What may be most telling in the final anticlimactic debate between Donald Trump and Hillary Clinton is not a strong premonition of how this race is likely to end——but what could happen after it.

Trump responding to moderator Chris Wallace’s query as to whether he would accept the results of the election answered without hesitation, “You’ll just have to wait and see.”

“What I’m saying is I will tell you at the time. I will keep you in suspense,

At that moment millions of TV viewer’s jaws no doubt dropped across the land!

The response in itself has enough shock value to reverberate for the remainder of the campaign and wiped out any good Trump had done for himself in the first 20 minutes or so of the debate in which there was quite unexpectedly actual substantive discussion and some evidence of decorum.

That little ray of bonhomie quickly evaporated as Trump reverted to his more familiar name calling and personal assaults taking the bait that Clinton’s team had obviously carefully prepared.

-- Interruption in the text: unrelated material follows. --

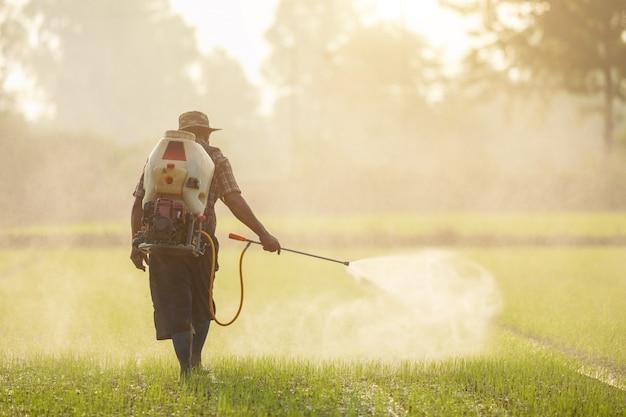 Agricultores asiáticos rociando fertilizante al joven campo de arroz verde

The bigger issue, however, is what ensues assuming Trump loses which almost every poll is now predicting and refuses to accept the will of the voters as he has threatened.

Can a loser de-legitimize a democratic election simply by declaring it null and void? Perhaps in a dictatorship or an unruly third world nation.

The responses came swift and furiously from across the political spectrum and the legal community.

Trump’s decision whether or not to concede is irrelevant. The vote of the Electoral College which will meet several weeks after the election is conclusive, even if the popular vote says otherwise as was the case in the hotly disputed Bush-Gore election in 2000.

Apparently these admonishments have not deterred Trump who told a fan rally in Delaware, Ohio just a day after the debate, “I would like to promise and pledge to all of my voters and supporters and to all of the people of the United States that I will totally accept the results of this great and historic presidential election — if I win.”

In our history there is no precedent for such defiance even after the most hotly contested presidential elections.

When Richard Nixon lost to John F. Kennedy in the bitterly contested 1960 race by less than 113,000 votes, he declared, “I want Senator Kennedy to know, and I want all of you to know, that certainly if this trend does continue, and he does become our next president, that he will have my wholehearted support and yours too.”

In the 2008 campaign won by Barack Obama after questions about the legitimacy of his citizenship were raised (and enthusiastically stoked ever since by Trump), John McCain graciously conceded without hesitation.

Commenting on it at the time, Steve Schmidt, McCain’s top campaign strategist, stated, “Among the values most necessary for a functioning democracy is the peaceful transition of power that’s gone on uninterrupted since 1797. What enables that is the acceptance of the election’s outcome by the losers.”

Al Gore wavered initially but then openly conceded to George W. Bush in the still debated 2000 election in which the Supreme Court ultimately stepped in to stop the voter recount in Florida even after serious balloting irregularities that brought howls of injustice and threats of legal challenges.

One theory has it that Trump, even were he to lose, still wins by launching a “grievance movment” as one commenator calls it which will outlive his candidacy and keep him in the limelight as his party works to clear the wreckage left behind.

A parallel theory is that Trump and Steven Bannon, the alt-Right Breitbart-inspired svengalli credited with masterminding the Obama-Clinton evil empire will launch a new blockbuster TV show that can keep the Trumpians aroused for years to come.

Of more immediate concern to the Republican Party is the spectre of numerous candidates having their elections challenged for legitimacy if Trump’s arguments of voter fraud and rigged voting even if entirely unfounded, are given credence and subjected to legal process in different states.

This puts in jeopardy numerous candidates in very tight races who would like nothing more than complete separation from the man at the top of their ticket but face the Hobbesian choice or accepting him or losing the votes of those prepared to go down with the ship at whatever cost.

While all the political repurcusions of Trump’s stance, beginning with the wholesale rejection of his candidacy by the more level heads in the GOP, are not yet forseeable, Trump has created a schism in the party which will require heroic efforts to repair.

Trump’s mindless belligerence is not just a setback to the party but to a nation which has relied since its beginnings upon peaceful and orderly transition in its leadership regardless of who wins or loses.

The laws and the Constitution are strong enough to withstand the likes of Trump and the voters now have the benefit if that is the proper term of seeing and knowing what this guy is made of.

Still, he is laying the groundwork for years of seething resentment, moral decay, civic unrest and even outright violence merely to serve his own unprincipalled needs His fitness for office is no longer if it ever was something to be taken seriously.

Trump may decide to give a victory speech when he loses —- and he probably will. The voters must not concede to his madness.